Metin —
=-=-=

Eserimizde toplumların peygamberlere karış gösterdikleri ortak karşı çıkışları konulu tefsir yöntemine yakın bir biçimde ele aldık. Risalet karşıtı itirazları işlerken, peygamberleri değil karşılaştıkları tepkileri merkez nokta olarak aldık. Ancak yine de tavırları incelerken, peygamberlerin geliş sıralarına özen göstermeye çalıştık. Bazı peygamberler Kur'an-ı Kerim’de özet olarak anlatıldığı için alt başlıkları her zaman her birine bir peygamber ismi düşecek şekilde belirlemedik. Çünkü aslolan “karşı tavırlar”ı göstermekti. Bu anlamda peygamberlerin gündeme getirdiği bazı konuların bazı dönemlerde daha yoğun olarak tepki alması nedeniyle bölümlemelerde her zaman birbirine yakın uzunlukta anlatım belirleyemedik. Örneğin mûcize konusu Hz. Musa döneminde yoğun şekilde işlenirken, atalara bağlılığın Hz. Muhammed (s) döneminde daha büyük bir problem olarak ele alındığını gördük. Bu nedenle bazı dönemleri kısaca ele alırken, bazı dönemleri ayrıntılı bir şekilde işlememiz gerekti.
Memleket: Eserinizi bu konuda yapılmış diğer çalışmalardan farklı kılan nedir?
Murat KAYACAN: Peygamberlere karşı çıkanların ortak itirazlarını ortaya koyarken yakalayamadığımız yönler olabilir. Bu eksiklik, konunun ele alınış bakımından bildiğimiz ilk çalışma olmasındandır. Ve kitabımız “ortak itirazları belirleme konusundaki” çalışmalara bir önsöz niteliğinde görülmelidir. Eserimizin bu konudaki diğer çalışmalardan farkı konusunda da şöyle diyebiliriz: Toplumsal yasa konulu yapılan çalışmaların çoğunda toplumların akıbetleri üzerinde yoğunlaşılmışken bizim çalışmamızda cezalandırılmaya neden olan tavırlar üzerinde durulmuştur.
Memleket: İnanmayanların ortak tepkilerini ele alırken peygamberlere “karşı” tavırların altında ne tür bir sebep yattığını gördünüz?

=-=-=

Girdiler —

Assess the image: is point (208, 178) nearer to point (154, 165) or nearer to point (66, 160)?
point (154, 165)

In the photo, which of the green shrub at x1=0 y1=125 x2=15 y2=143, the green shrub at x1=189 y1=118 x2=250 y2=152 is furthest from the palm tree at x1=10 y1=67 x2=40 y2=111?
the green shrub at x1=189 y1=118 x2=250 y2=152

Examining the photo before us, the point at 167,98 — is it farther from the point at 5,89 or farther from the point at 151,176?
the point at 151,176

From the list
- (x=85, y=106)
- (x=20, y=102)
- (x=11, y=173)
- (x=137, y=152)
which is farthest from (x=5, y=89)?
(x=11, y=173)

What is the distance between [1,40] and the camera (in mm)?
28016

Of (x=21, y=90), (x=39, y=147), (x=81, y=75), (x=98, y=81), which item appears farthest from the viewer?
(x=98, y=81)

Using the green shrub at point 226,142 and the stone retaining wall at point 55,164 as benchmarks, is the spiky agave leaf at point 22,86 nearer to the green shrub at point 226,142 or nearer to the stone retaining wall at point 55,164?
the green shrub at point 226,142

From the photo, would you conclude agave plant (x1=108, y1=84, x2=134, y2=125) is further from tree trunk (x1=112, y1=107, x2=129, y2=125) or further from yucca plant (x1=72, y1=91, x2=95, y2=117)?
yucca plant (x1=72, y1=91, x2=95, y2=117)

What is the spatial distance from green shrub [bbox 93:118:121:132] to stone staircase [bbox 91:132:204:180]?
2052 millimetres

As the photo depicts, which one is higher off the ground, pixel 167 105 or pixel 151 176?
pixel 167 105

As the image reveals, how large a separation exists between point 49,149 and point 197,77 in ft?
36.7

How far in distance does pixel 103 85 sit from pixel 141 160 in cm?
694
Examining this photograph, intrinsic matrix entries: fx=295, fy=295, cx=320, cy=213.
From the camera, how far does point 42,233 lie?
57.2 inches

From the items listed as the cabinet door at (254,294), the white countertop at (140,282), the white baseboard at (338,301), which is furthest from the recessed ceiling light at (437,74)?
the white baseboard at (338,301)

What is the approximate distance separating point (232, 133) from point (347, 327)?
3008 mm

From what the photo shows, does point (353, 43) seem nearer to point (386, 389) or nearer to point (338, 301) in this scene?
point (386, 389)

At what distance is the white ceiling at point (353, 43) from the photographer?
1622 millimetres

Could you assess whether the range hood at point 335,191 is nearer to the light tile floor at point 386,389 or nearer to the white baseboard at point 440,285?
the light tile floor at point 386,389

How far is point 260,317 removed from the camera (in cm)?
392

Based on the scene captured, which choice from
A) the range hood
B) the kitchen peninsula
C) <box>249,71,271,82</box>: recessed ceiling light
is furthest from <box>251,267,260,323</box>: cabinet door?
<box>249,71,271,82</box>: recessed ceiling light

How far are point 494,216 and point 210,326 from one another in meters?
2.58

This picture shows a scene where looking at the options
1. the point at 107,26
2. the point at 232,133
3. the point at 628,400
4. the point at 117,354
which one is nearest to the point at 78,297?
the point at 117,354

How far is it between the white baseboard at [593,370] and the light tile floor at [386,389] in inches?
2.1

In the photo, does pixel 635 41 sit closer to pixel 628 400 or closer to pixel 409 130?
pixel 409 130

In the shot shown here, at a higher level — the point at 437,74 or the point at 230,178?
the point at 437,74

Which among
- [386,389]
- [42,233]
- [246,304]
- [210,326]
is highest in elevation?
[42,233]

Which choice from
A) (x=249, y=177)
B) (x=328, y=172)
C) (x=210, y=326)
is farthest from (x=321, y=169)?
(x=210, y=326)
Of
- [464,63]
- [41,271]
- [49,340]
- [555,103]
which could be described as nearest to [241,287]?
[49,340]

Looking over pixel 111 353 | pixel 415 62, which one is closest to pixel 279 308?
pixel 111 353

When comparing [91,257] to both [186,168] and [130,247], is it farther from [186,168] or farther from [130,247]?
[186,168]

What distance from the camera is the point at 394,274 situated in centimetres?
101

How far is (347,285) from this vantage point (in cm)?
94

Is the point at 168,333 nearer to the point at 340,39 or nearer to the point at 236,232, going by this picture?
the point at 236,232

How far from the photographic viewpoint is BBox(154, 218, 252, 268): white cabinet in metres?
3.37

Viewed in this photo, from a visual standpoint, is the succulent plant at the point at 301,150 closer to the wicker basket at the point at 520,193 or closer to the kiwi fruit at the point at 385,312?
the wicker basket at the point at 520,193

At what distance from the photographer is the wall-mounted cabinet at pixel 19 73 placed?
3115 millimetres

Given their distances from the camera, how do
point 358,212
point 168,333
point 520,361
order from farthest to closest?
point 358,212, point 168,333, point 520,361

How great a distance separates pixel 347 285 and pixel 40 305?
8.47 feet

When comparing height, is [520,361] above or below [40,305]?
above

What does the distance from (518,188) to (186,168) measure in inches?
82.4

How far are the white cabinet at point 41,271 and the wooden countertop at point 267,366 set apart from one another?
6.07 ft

=-=-=

Yapılacak görev —
Aşağıdaki soruları metne dayanarak kısaca cevaplayın.
1. Mûcize konusu hangi peygamberin döneminde yoğun şekilde işlenmiştir?
2. Kitabın hangi tür çalışmalara önsöz niteliğinde görülmesi gerektiği söyleniyor?
3. Toplumsal yasa konulu çalışmaların çoğu hangi konu üzerinde yoğunlaşmıştır?

Sorunun çözümü —
1. Hz. Musa'nın döneminde.
2. Ortak itirazları belirleme konusundaki çalışmalara.
3. Toplumların akıbetleri üzerinde.